Your new company seems to operate somewhat like Teresa Torres’ stated Product Trio. If so, you can learn a lot about how these roles work well together on her website and in her book Continuous Discovery.
Except for a team with full stack and data science engineers, where we faced the issue you mention, I’ve never worked on a team that had such strict separation of engineering roles, and in my opinion, that kind of hiring looks strange for a company. It appears more ideal and prevents this issue to hire developers with a wide range of skills but perhaps better understanding in one area of the stack. Numerous engineers are able to work across the stack and do so.

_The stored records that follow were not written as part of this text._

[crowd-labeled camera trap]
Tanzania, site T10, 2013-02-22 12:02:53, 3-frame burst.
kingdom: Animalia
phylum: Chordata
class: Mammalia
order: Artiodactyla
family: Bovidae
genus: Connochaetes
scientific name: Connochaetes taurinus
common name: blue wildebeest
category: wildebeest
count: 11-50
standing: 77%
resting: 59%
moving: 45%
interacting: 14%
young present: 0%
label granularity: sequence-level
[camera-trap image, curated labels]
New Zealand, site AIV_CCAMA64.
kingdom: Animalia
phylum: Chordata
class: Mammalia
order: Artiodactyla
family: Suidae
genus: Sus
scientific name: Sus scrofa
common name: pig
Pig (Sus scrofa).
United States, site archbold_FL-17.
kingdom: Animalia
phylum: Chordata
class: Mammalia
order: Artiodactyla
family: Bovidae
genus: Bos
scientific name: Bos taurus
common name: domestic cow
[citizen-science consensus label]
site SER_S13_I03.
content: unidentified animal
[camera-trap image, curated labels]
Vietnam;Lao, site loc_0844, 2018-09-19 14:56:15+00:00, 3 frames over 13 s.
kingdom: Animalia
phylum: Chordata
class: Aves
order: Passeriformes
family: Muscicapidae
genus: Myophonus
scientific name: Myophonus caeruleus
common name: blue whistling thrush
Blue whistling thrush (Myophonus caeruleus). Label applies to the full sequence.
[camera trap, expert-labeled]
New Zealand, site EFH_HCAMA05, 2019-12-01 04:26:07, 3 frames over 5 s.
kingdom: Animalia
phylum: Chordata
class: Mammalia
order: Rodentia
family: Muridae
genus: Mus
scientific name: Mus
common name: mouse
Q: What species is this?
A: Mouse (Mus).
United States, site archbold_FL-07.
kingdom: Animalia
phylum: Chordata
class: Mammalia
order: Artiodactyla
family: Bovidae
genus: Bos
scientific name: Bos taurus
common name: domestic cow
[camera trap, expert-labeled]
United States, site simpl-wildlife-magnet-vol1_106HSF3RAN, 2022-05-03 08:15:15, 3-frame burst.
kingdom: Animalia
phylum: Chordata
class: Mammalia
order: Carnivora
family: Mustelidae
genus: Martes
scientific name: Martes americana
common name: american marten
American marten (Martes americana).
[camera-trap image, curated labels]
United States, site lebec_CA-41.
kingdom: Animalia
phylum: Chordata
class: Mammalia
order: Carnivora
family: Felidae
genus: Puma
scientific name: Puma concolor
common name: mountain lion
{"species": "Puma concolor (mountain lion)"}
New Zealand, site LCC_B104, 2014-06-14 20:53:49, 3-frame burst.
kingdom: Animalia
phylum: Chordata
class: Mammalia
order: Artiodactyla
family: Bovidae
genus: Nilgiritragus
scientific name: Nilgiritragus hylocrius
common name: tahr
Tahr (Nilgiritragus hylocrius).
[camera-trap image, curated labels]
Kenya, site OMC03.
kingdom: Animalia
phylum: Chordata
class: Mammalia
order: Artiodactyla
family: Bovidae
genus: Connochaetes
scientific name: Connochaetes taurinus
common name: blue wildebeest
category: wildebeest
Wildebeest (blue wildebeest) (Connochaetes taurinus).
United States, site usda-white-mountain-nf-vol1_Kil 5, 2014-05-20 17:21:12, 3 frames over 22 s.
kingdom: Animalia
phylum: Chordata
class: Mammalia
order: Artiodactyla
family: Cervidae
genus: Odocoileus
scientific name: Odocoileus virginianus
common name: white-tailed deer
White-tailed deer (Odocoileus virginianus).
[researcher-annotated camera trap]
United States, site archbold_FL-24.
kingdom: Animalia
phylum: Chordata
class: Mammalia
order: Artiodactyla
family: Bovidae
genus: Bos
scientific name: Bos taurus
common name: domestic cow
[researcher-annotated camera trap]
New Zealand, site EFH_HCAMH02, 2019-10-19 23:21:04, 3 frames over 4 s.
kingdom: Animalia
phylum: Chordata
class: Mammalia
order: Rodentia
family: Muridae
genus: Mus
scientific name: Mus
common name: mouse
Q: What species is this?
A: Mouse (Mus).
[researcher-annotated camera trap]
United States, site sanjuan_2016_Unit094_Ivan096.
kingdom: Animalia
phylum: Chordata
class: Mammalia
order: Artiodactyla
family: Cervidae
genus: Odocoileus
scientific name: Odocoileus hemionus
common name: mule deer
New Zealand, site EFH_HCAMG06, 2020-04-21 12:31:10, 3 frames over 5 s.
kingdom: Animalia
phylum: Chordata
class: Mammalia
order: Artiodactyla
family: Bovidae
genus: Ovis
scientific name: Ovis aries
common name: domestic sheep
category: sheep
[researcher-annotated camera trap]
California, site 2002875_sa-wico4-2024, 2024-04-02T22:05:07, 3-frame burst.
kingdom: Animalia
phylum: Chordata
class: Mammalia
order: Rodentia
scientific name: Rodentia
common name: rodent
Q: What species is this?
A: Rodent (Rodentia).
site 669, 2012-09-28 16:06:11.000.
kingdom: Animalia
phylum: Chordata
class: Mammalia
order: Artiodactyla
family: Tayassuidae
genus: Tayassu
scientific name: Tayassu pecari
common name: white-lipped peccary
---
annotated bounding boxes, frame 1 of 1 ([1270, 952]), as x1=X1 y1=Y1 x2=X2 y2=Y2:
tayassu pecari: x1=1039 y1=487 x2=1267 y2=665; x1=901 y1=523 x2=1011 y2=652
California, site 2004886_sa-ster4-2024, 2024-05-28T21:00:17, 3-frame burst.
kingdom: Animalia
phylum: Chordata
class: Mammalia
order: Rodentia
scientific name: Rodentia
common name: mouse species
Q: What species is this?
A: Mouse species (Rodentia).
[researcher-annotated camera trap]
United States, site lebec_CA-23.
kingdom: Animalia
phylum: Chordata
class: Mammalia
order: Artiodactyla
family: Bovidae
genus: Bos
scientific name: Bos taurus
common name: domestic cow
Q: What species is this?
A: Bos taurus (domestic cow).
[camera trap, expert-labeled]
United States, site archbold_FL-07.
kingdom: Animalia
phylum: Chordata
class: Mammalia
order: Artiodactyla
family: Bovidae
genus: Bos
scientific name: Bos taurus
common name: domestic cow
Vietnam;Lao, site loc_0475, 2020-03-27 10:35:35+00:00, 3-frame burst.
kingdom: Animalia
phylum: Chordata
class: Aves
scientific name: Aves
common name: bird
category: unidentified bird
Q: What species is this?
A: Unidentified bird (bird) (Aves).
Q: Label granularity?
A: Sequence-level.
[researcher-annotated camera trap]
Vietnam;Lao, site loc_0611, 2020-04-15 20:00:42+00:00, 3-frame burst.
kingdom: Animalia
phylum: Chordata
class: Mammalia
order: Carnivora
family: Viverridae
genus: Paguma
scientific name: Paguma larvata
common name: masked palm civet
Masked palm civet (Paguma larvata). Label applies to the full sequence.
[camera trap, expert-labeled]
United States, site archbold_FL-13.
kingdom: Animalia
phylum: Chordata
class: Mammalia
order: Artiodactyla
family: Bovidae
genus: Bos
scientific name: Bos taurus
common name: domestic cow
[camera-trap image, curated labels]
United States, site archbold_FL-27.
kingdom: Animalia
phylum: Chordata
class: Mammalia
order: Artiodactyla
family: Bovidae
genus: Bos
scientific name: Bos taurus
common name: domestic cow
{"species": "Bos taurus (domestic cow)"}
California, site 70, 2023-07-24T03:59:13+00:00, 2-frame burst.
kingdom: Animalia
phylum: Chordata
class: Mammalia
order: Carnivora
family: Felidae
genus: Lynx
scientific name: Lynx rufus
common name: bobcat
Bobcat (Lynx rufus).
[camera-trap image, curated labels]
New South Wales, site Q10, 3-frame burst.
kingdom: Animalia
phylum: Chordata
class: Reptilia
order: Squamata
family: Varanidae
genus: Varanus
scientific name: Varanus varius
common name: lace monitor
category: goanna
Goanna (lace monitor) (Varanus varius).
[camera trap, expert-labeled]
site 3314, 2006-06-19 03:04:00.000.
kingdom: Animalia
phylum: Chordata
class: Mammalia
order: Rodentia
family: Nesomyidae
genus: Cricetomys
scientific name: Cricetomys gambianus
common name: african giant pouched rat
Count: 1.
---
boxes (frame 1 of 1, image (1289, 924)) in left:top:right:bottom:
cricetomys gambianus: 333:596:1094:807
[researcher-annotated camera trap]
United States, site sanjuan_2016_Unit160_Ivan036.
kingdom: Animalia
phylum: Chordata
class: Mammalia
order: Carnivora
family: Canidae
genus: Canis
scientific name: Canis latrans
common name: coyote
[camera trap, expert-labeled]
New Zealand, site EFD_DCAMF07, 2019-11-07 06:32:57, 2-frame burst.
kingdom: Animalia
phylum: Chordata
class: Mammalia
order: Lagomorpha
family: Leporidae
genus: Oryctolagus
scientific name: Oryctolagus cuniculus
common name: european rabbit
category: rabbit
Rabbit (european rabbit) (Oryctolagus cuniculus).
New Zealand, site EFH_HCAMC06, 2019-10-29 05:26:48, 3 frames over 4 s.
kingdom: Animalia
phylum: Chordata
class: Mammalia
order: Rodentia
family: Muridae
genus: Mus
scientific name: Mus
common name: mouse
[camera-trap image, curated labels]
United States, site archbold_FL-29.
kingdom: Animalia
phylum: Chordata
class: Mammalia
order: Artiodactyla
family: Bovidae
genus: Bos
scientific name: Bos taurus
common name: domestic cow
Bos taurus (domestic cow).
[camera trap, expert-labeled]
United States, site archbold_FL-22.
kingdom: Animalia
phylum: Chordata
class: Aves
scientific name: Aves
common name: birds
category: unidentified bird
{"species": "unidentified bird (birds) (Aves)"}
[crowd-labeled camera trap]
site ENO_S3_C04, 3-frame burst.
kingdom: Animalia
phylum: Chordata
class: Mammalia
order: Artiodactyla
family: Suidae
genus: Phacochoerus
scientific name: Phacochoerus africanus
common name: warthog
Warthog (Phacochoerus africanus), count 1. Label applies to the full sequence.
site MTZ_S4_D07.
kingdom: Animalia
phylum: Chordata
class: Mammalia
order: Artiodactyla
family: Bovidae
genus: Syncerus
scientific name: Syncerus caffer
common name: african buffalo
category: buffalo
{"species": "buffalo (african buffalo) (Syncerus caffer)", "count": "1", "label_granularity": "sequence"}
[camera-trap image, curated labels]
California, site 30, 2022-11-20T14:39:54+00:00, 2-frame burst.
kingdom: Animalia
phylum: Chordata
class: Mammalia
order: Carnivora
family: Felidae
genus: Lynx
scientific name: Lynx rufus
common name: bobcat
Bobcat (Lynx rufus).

Thank you for your response @KaranTrivedi!
Do you propose that I work with my manager to change the teams so that they are made up of groups of engineers with similar skill sets, such as a backend team, as you suggested in your response?
Value stream operations are made more difficult by skill-based teams.
I can give you an example of a difficulty I faced when working with skill-based teams. I have organised teams by talent for project management, editorial, user experience, and web development. Each team has its own sprint cycle, so when I need to post a new blog, it must move from one team to the next. It takes 3 to 6 cycles until it is truly published. When all you need to do is write a blog post and everything else—including communication, status updates, and many other things—operates in silos, this is completely absurd. However, a cross-functional team may finish it in one to two cycles.
It is also difficult to transition from skill-based to mission-based teams. It requires a lot of mental effort and will have to interfere with the reporting structure.
In some situations, cross-functional teams are primarily designed to be swift and mission-focused.
Very interesting, many thanks @RisaButler!
Since the existing developers aren’t teamed up, the procedure should presumably go smoothly in that area.
We now have an overall backlog of various types of work for those teams (bugs, UI etc.). Do mission teams, in your experience, each have a separate backlog from which to build sprints? To put it another way, all of the tickets are in one backlog, and then “x” project tickets are assigned to each team and placed in their respective backlogs.
Great question @AnaRodriguez. Usually there’s an Epic level backlog above the team backlog. Teams could own Epics and all/some tickets within the Epic. Other teams can pitch in for items within an Epic.
In your context, Epic could be synonymous with mission.
Amazing, that makes perfect sense, thanks so much for the help!
So. Consider it this way: Teams with specialised skills are mission-driven in major corporations. Now, with a much smaller scope, you are managing what a director or vice president would oversee.
Therefore, plan each mission independently. For instance, I supervise two mission teams. I take use of that to manage one using kanban and the other using rigid sprints. It’s enjoyable and difficult. Just keep in mind that you’ll need to delegate to others or give them the authority to take on your duties. Soft skills are therefore the most crucial now.
Please concentrate on implementing EDIT or any other platform for value stream distribution. You’ll thank me later, but it will free up your engineers’ time so they can work on solving business problems rather than creating new wheels.
Mentioned EDIT deploys containerized apps on Kubernetes pods and works with any infrastructure provider (AWS, GCP, AWS, on-premises, bare metal). Real-time logging, multi-cloud/hybrid clouds, managed services, scaffolders, and cloud native technologies are all open source, preventing vendor lock-in.
However, spare no effort in developing CI/CD, automated testing, or static analysis. PLEASE.
It really annoys me when startups spend 20% or more of their budget on repeatedly revealing the wheel. It’s simply so dumb.
Although I appreciate your input and will try to explore it, your response doesn’t really address my query.